É um movimento que tem atraído de volta - e com mais ímpeto - grandes empresas, de olho não só na exposição de marca e associação com os valores do esporte mas também no networking de uma das modalidades mais populares entre executivos e profissionais do mercado financeiro.
O aumento de interesse corporativo se reflete no crescimento do número de torneios internacionais no país, dado que permite ampliar o orçamento da CBT, a Confederação Brasileira de Tênis.

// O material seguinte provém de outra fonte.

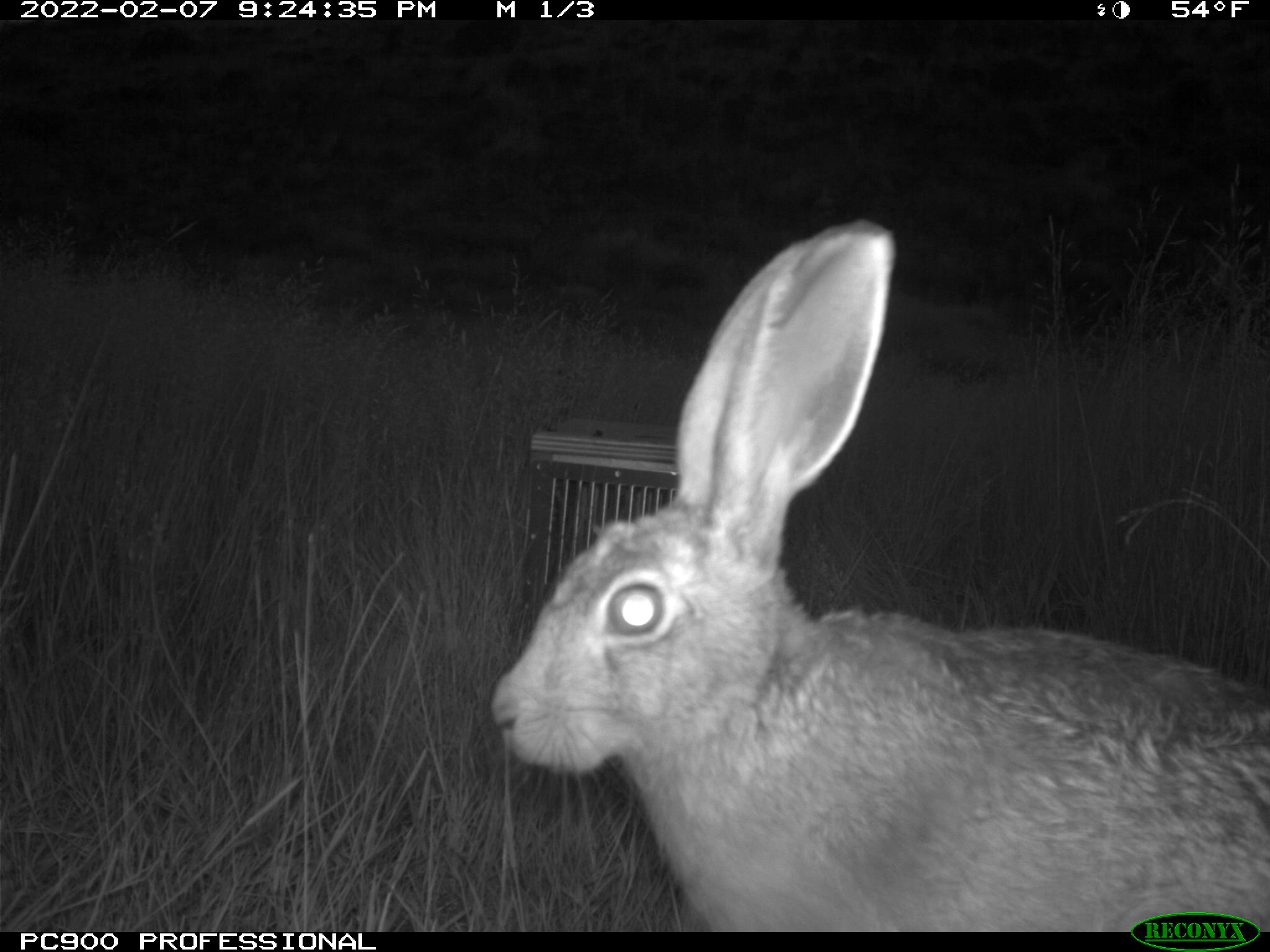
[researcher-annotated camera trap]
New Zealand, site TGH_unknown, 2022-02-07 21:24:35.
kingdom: Animalia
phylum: Chordata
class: Mammalia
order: Lagomorpha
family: Leporidae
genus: Lepus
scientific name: Lepus europaeus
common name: brown hare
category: hare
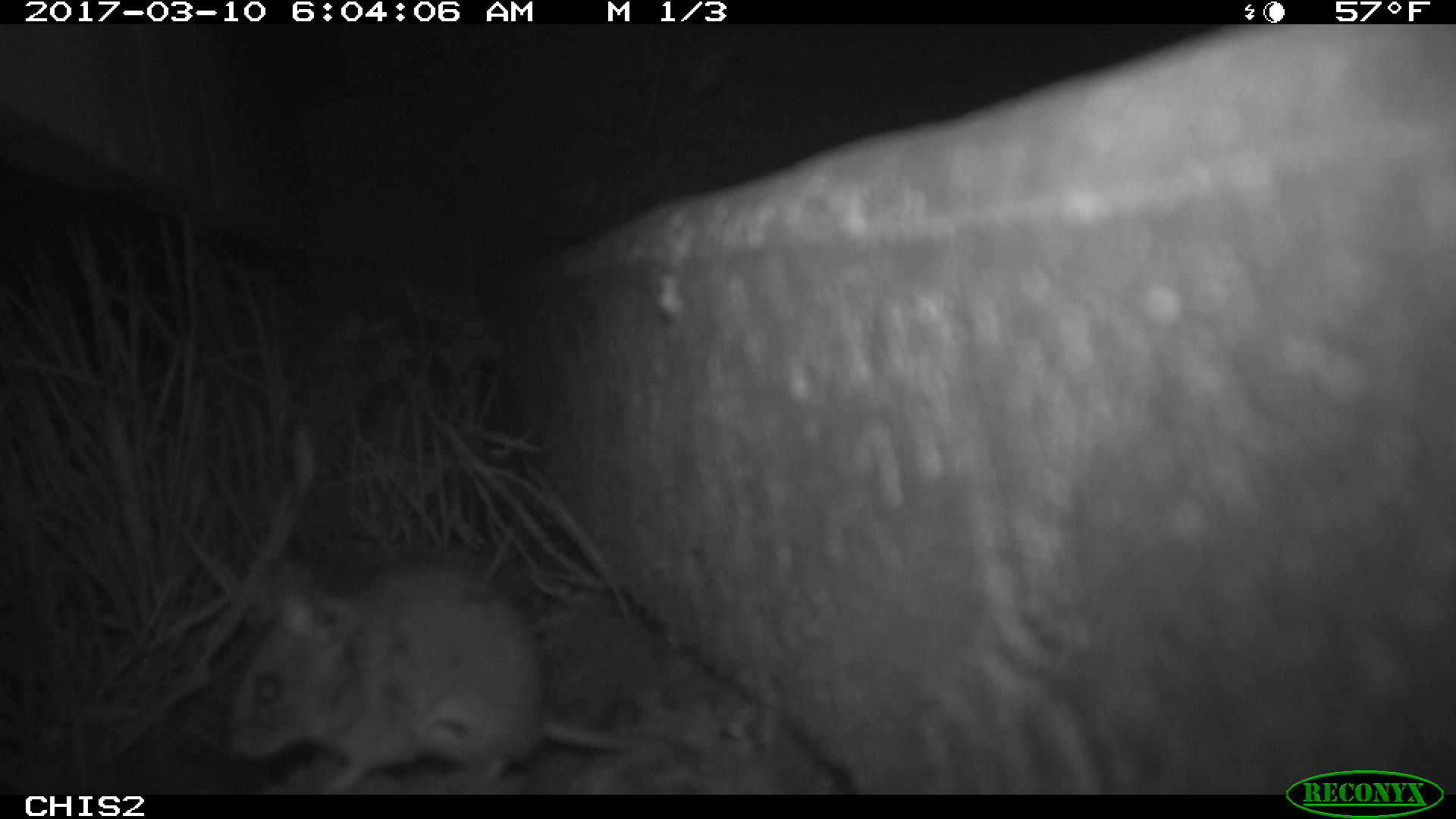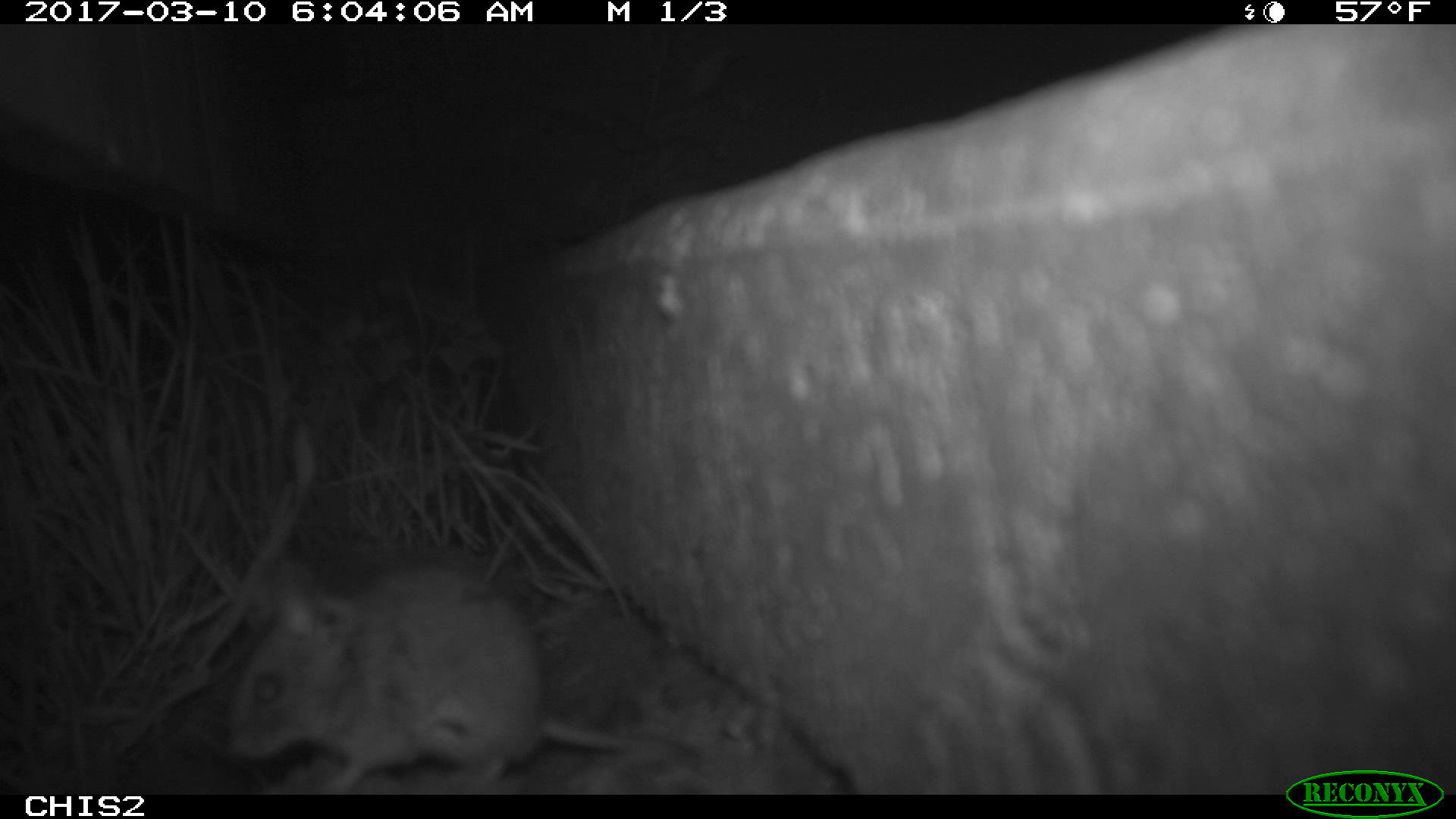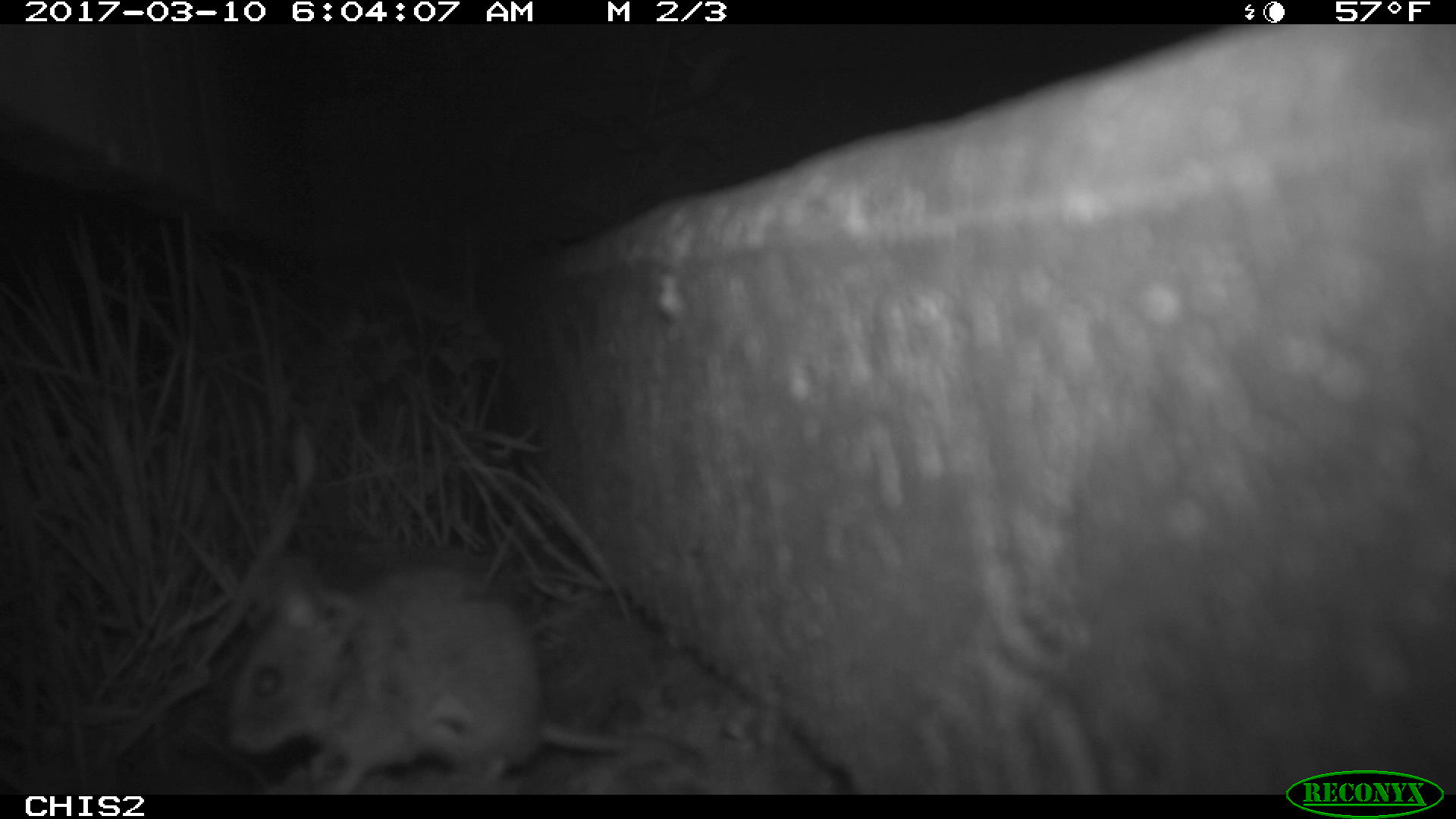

“Este será o maior ano da história do tênis brasileiro em termos de premiação, com R$ 8 milhões que serão pagos em cerca de 30 torneios [veja mais abaixo]”, disse Rafael Westrupp, presidente da CBT, em entrevista à Bloomberg Línea. “O pilar prioritário neste ano é o calendário profissional de torneios que serão realizados no Brasil.”
O orçamento deve chegar - por ora - a um valor próximo de R$ 40 milhões neste ano, o que representa um avanço aproximado de 30% em relação a 2023. Sete anos atrás, havia sido perto de R$ 7 milhões.
A CBT conta com o banco BRB como principal patrocinador, seguido da Engie Brasil Energia (EGIE3), empresas que estão com apoio há mais tempo e cujos CEOs, Paulo Henrique Costa e Eduardo Sattamini, respectivamente, são entusiastas do esporte.
A entidade acabou de acertar um contrato de dois anos com a Wilson, tradicional marca de bolas e raquetes, para que seja a fornecedora de uniformes dos times brasileiros na Billie Jean King Cup e na Davis Cup, a competição entre países para homens.
Para a etapa da Billie Jean King Cup (antes conhecida como Fed Cup e que não é um torneio do circuito da WTA, mas que atrai por vezes uma atenção maior do público, especialmente em jogos “em casa”), foram fechados contratos com Chevrolet (GM) e Stella Artois (Ambev), por meio da NSports, uma sportech que atua com a transmissão de eventos esportivos, o que também reflete a volta do interesse do público e de marcas. Há ainda a parceria com a Secretaria Municipal de Esportes e Lazer da Prefeitura de São Paulo.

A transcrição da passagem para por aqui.